Written exercise. Transcribe word for word the lines running from the line that contains "Which statement is" through the last line of the entries, including both of those lines.

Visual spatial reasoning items
======

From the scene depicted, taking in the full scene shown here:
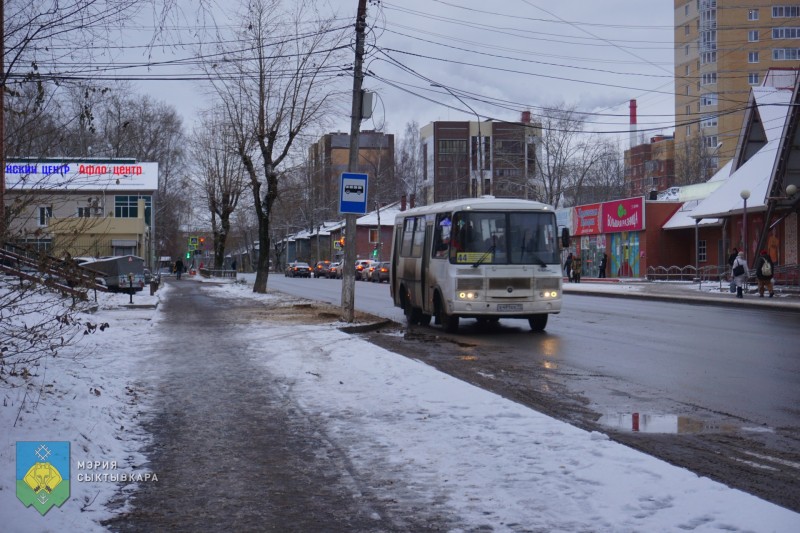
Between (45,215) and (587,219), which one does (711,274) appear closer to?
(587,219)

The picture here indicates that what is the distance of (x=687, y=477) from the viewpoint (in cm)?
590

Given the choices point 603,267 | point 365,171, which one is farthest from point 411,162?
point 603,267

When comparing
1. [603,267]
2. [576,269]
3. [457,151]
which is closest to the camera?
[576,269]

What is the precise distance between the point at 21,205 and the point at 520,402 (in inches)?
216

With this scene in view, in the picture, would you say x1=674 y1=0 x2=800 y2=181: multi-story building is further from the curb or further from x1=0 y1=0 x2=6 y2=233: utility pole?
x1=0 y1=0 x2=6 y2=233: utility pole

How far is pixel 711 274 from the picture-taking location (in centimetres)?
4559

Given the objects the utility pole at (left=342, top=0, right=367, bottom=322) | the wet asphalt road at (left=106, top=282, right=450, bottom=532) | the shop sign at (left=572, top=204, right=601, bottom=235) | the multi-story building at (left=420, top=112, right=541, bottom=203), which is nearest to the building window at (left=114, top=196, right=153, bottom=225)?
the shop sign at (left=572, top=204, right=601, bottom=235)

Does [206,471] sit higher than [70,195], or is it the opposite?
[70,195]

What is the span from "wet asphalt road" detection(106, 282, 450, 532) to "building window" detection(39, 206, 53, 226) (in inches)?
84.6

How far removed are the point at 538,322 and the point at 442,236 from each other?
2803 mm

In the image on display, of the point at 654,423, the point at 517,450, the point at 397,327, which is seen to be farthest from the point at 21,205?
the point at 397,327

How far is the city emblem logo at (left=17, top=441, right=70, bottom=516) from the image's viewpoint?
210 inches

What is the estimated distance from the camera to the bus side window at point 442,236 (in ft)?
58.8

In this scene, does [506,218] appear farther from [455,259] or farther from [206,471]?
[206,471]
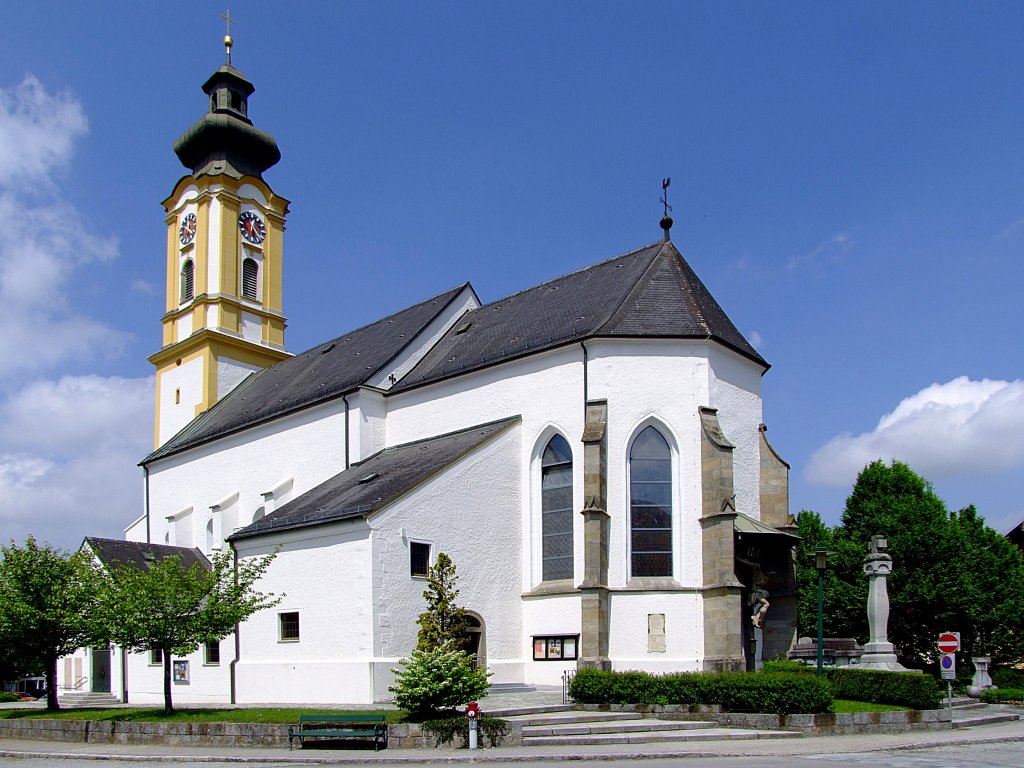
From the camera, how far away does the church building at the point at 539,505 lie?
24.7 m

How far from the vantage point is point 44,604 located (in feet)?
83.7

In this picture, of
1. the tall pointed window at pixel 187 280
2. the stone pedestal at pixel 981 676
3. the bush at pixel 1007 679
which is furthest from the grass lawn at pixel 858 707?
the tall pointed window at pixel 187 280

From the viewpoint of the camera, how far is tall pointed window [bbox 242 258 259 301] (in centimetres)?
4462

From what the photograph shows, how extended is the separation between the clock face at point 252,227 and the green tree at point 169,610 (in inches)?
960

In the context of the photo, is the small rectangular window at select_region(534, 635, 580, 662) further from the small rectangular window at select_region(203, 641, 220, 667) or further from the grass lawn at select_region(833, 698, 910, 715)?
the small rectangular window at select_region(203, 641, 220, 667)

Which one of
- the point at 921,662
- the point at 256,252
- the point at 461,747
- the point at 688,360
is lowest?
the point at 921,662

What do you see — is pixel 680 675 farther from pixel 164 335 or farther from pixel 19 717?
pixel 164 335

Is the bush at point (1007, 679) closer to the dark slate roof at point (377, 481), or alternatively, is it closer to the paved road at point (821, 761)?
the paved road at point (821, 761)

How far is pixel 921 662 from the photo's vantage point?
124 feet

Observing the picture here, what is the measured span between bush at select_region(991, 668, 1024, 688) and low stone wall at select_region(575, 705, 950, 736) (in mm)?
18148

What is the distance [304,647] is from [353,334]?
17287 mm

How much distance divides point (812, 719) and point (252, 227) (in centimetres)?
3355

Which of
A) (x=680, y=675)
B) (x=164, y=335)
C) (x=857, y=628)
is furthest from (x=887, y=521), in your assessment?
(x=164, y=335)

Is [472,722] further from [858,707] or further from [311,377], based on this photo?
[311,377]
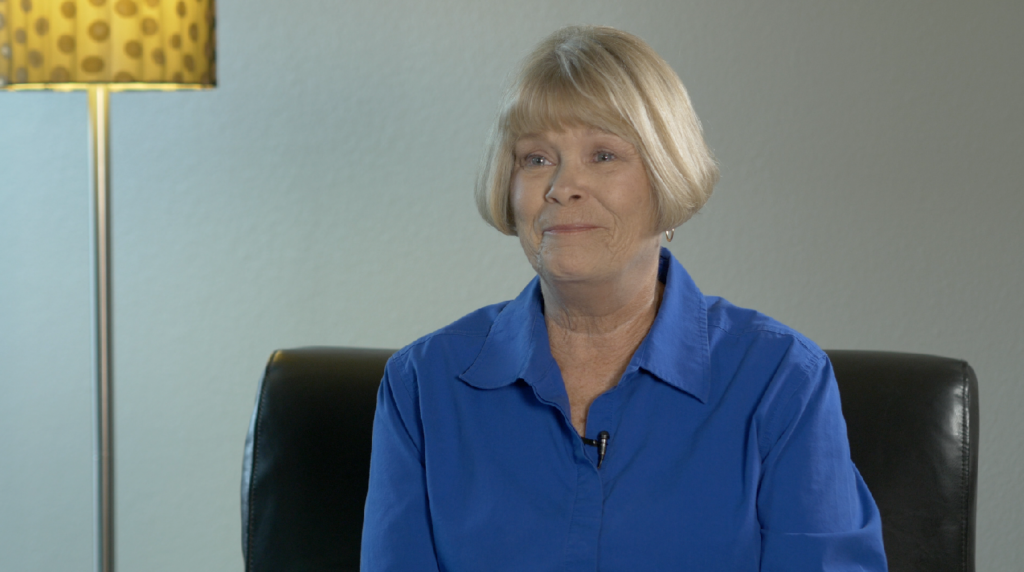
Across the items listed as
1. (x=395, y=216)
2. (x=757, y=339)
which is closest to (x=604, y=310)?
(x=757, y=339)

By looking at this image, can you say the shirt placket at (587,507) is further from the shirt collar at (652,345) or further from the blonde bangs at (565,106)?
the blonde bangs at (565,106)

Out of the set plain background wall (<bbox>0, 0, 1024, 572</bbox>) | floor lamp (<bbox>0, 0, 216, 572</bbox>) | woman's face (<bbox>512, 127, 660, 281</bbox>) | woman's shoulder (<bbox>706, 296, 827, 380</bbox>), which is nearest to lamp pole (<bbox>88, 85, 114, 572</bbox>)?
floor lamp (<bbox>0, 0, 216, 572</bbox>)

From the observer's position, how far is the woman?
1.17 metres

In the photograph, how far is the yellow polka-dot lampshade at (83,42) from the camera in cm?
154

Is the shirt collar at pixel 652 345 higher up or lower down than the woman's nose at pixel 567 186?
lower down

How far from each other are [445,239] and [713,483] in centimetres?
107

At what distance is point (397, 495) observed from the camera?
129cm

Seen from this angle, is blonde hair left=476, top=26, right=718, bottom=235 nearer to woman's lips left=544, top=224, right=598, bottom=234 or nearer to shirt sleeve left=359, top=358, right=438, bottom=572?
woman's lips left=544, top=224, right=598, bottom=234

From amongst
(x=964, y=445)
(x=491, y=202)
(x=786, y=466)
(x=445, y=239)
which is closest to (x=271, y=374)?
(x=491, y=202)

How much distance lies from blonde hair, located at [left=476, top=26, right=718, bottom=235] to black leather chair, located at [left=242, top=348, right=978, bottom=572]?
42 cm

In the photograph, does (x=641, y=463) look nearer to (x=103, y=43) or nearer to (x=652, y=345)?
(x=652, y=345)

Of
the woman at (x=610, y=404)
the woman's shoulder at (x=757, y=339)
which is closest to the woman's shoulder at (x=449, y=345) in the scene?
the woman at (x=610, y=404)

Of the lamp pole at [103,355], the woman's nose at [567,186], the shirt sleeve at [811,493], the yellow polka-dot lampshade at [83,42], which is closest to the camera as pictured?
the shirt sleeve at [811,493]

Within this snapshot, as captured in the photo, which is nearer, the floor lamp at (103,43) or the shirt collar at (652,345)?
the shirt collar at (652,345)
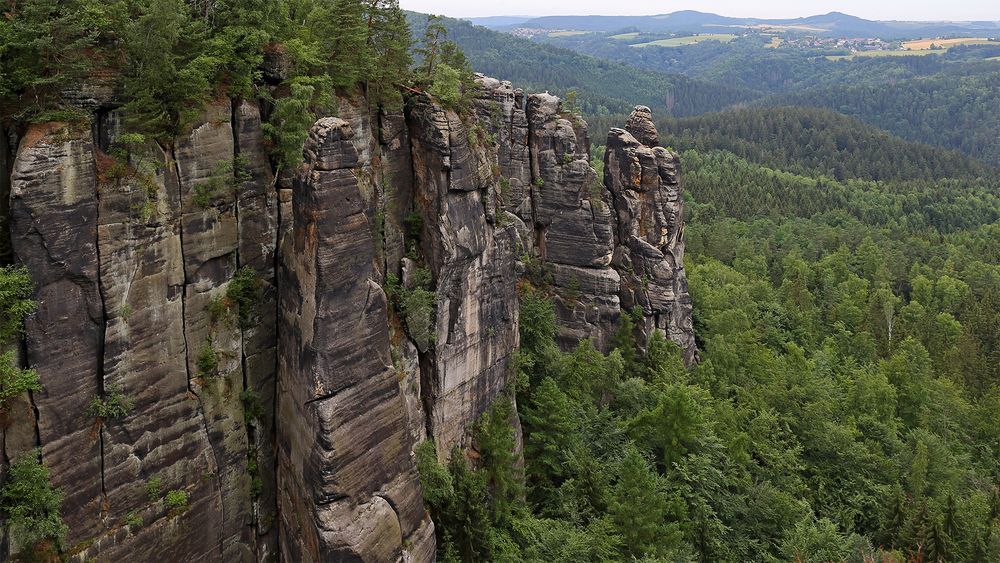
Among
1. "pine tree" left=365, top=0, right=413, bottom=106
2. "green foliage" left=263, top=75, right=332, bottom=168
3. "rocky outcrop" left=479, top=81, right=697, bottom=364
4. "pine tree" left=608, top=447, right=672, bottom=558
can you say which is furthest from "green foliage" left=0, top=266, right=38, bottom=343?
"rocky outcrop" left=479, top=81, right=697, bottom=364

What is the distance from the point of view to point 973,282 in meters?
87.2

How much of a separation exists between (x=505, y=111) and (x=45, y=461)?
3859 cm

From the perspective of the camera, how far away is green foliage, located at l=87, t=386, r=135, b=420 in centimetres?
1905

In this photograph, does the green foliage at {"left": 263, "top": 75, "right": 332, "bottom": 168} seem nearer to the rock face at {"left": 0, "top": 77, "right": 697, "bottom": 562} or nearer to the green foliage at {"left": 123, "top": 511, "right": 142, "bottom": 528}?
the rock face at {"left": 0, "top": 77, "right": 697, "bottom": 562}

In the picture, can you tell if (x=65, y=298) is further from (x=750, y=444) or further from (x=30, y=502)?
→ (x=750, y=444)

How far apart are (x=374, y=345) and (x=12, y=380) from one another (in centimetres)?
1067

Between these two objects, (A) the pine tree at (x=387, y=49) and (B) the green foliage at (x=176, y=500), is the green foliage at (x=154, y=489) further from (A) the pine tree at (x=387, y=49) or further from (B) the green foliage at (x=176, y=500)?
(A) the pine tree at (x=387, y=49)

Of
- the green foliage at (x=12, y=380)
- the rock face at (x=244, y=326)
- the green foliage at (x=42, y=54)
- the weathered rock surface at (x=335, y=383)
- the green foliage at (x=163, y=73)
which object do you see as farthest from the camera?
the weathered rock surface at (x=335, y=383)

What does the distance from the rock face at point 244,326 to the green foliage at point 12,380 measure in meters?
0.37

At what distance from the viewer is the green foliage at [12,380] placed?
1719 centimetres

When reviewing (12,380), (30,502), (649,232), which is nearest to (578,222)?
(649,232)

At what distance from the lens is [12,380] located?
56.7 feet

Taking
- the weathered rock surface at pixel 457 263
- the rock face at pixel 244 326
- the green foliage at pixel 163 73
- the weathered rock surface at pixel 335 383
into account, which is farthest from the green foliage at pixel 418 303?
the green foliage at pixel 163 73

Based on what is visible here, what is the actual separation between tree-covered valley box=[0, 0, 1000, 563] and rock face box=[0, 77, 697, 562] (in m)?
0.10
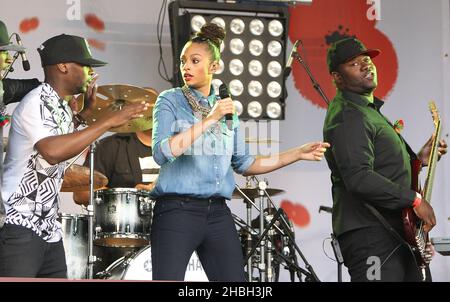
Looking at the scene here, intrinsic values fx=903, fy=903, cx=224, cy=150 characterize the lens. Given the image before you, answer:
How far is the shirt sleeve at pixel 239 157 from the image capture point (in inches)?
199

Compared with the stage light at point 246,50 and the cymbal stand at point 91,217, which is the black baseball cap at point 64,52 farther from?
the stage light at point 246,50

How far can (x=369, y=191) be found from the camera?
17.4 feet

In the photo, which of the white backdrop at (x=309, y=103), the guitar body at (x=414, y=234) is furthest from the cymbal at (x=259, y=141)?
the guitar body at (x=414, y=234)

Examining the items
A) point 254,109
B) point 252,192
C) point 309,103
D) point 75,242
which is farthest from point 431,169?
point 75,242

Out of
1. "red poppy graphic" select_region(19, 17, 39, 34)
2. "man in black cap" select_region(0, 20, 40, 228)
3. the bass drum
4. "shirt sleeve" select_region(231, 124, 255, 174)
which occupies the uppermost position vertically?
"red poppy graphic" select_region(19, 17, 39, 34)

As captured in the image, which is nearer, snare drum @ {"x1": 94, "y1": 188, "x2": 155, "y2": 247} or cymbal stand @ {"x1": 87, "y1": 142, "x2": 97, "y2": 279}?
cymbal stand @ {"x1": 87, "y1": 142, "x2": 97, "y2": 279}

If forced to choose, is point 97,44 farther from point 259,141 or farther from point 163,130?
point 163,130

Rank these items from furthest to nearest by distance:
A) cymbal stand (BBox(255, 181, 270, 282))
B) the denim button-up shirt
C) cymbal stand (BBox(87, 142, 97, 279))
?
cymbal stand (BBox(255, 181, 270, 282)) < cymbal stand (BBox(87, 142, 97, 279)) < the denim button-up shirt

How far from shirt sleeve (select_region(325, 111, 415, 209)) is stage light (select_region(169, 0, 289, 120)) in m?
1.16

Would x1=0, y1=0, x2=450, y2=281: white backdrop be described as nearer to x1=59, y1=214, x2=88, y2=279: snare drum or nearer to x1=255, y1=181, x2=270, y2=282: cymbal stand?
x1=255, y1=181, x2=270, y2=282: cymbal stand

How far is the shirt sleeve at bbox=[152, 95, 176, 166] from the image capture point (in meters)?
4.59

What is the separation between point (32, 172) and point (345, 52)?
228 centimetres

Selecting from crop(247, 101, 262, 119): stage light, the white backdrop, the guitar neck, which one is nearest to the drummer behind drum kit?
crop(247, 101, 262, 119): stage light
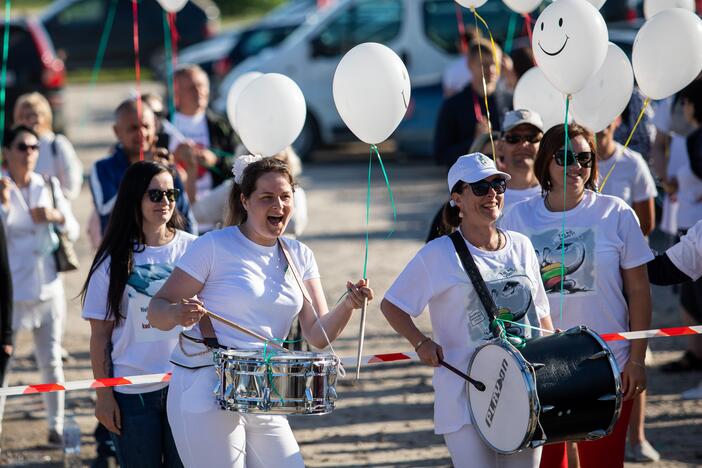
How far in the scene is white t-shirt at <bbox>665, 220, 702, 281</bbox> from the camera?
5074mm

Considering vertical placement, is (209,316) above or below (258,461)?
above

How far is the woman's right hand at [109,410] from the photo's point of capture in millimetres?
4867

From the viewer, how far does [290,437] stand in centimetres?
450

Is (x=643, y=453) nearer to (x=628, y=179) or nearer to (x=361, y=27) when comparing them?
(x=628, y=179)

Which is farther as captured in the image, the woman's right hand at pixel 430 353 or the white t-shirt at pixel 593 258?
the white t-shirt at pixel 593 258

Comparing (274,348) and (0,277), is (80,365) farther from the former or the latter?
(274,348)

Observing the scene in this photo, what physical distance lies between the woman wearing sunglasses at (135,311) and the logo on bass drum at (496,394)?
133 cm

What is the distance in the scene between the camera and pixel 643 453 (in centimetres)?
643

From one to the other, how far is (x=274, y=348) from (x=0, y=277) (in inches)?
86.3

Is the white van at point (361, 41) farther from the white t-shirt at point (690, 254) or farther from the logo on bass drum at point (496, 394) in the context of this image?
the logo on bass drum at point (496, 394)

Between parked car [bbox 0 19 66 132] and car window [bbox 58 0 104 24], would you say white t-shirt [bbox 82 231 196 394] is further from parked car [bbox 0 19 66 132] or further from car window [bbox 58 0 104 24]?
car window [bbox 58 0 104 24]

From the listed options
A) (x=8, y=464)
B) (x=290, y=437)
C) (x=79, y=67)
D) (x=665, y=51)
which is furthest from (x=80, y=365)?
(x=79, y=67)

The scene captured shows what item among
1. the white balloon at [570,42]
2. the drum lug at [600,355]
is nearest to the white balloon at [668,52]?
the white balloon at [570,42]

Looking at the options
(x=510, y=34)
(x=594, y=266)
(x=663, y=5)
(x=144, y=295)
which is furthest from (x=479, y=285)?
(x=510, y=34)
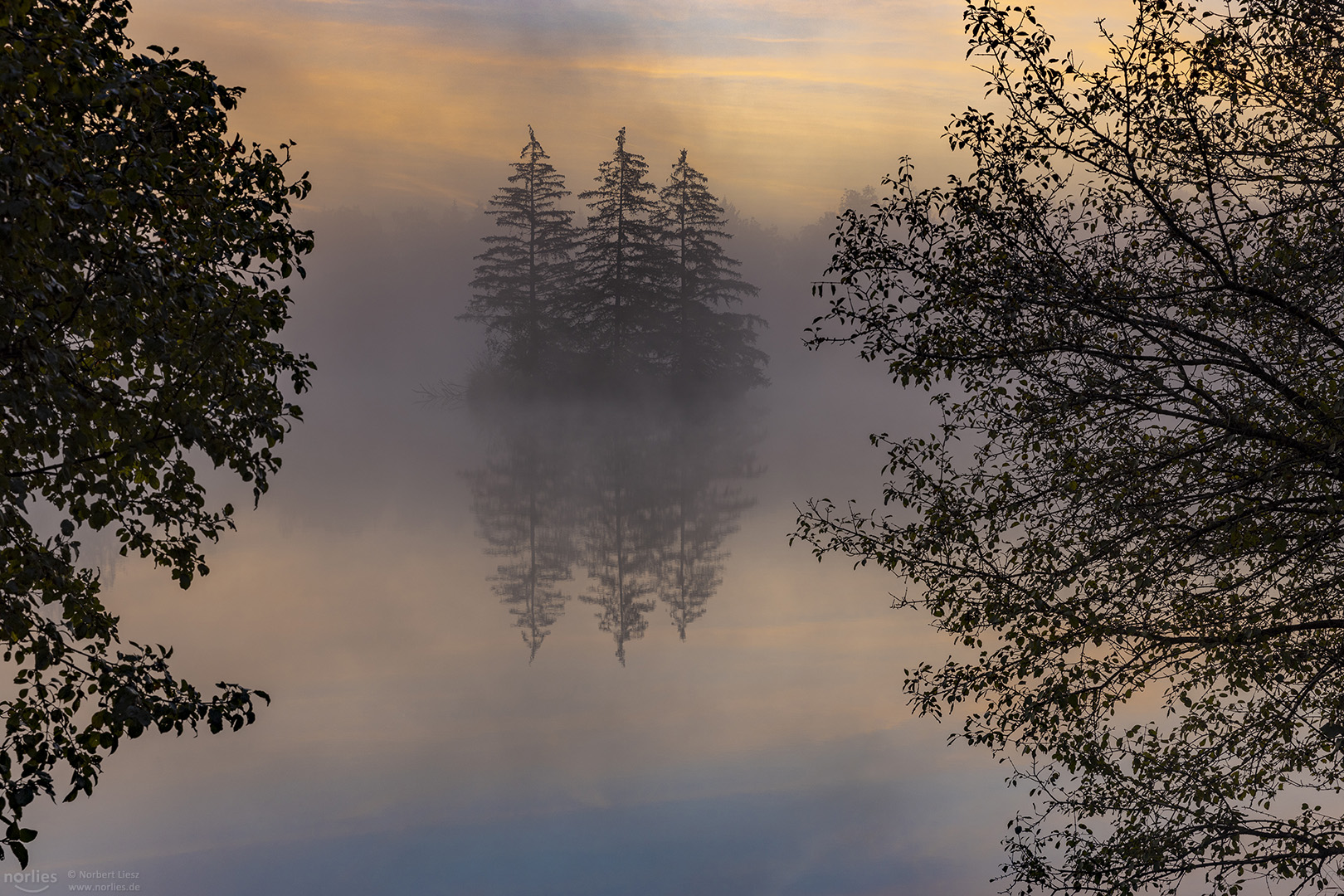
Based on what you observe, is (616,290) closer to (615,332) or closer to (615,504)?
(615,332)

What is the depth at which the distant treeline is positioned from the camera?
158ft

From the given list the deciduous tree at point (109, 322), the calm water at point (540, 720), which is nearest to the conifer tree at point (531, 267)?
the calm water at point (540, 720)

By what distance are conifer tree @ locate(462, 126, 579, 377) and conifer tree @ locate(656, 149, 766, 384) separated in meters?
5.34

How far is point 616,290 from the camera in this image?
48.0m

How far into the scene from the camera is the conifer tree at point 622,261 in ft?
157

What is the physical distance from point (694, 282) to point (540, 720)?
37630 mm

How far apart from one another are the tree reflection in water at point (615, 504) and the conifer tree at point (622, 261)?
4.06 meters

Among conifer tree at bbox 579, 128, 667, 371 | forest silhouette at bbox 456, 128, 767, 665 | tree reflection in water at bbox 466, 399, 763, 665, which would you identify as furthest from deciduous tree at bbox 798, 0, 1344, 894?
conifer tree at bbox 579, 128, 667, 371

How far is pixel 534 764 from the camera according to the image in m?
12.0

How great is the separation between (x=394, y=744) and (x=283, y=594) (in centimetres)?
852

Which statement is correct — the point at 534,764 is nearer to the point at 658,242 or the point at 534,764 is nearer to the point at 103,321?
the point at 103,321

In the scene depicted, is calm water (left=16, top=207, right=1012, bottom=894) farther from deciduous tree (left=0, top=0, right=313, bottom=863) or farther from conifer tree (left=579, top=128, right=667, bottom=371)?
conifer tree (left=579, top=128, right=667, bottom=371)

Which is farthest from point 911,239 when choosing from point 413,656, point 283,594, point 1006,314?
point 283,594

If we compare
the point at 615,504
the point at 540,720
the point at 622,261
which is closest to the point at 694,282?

======

Answer to the task.
Which statement is correct — the point at 534,764 is nearer to the point at 658,242 or the point at 534,764 is nearer to the point at 103,321?
the point at 103,321

In the scene depicted, is calm water (left=16, top=207, right=1012, bottom=894) farther from deciduous tree (left=0, top=0, right=313, bottom=863) or farther from conifer tree (left=579, top=128, right=667, bottom=371)?
conifer tree (left=579, top=128, right=667, bottom=371)

Which is farthest from point 911,239 when choosing from point 413,656, point 283,594, point 1006,314?
point 283,594

If we compare
the point at 615,504
the point at 540,720
the point at 622,261
which is closest to the point at 694,282?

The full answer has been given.